Hence this vice is found more frequently in women than in men, more in sick individuals than in healthy people, more in children than in grown ups, more in the elderly than in young people. Valor and courage is its opposite. Those suffering from moral infirmities are more liable to get angry sooner than those who are morally sound.
Thus, we often see such people get angry sooner and becoming fiercer if any encroachment is made upon their property than the others.
This was about the origins and motives of anger and courage. However, they are also different as to their effects.
The irascible person, when under the spell of anger and its excitement, behaves unreasonably like a lunatic or like an animal which acts without rationally considering the consequences of its actions, and commits ugly and indecent acts. His tongue, limbs, and other parts of the body go out of his control.
His eyes, lips and mouth are distorted in such an ugly manner that he will be ashamed of his ugly features if he is shown a mirror at the time.
Some persons who are afflicted with this vice not only do not refrain from venting their anger on innocent animals, but do not spare even inanimate things. They curse air, water, earth, snow, rain and other elements of nature if anything happens against their wish. Sometimes they vent their fury on a book, pen, glass or jug, tearing it up or breaking it into pieces.
But the behavior of a courageous person is different in all these matters. His acts are based on reason and tranquility of soul. He gets angry on the proper occasion and is patient and restrained when required to be so. He is not provoked or incensed by each and every annoyance.
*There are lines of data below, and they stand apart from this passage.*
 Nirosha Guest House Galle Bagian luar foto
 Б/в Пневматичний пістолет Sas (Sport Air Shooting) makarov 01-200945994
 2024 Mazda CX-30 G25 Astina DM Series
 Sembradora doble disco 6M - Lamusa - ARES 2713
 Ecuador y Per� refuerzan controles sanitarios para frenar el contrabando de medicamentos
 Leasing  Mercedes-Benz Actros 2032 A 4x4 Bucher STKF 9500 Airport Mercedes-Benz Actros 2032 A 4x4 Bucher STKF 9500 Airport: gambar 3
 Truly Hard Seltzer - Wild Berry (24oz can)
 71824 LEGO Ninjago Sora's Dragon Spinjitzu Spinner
He becomes angry on the proper occasion to the proper extent and takes his vengeance with reason and discretion. He knows well as to against whom to take his revenge, on what occasion, to what degree and in what manner, and as to whom he should forgive and what to overlook and ignore.
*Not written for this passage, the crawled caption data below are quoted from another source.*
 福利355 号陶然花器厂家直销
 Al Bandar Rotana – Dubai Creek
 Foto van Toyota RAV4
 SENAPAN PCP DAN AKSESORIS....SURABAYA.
In the state of anger, he does not lose control of his reason, and he never makes use of indecent language nor acts indiscreetly. All his acts are based on rational considerations and are in accordance with the norms of justice and Divine Law. He always acts in such a manner so as not to regret later on, Imam further explained.
Thus an aware human being should not confuse this quality, which is one of the attributes of prophets, awliya’ and true believers and is considered a spiritual accomplishment and achievement, with the vice which is one of the attributes of Satan, a diabolical incitement, a spiritual abomination and a flaw of the heart.
Yet, the veils of ignorance and folly and the curtains of self-love and attachment to the world cover man’s hearing and blind his vision, rendering him helpless and bringing about his destruction.
Certain other causes of anger have also been pointed out, such as ‘ujb, bragging (iftikhar), pride (kibr), disputatiousness (mira’), obstinacy (lajaj), jesting and the like; but to go into their details will prolong this discussion and might be cumbersome. Possibly most or all of them, directly or indirectly, originate in the two sources already discussed. And praise be to God.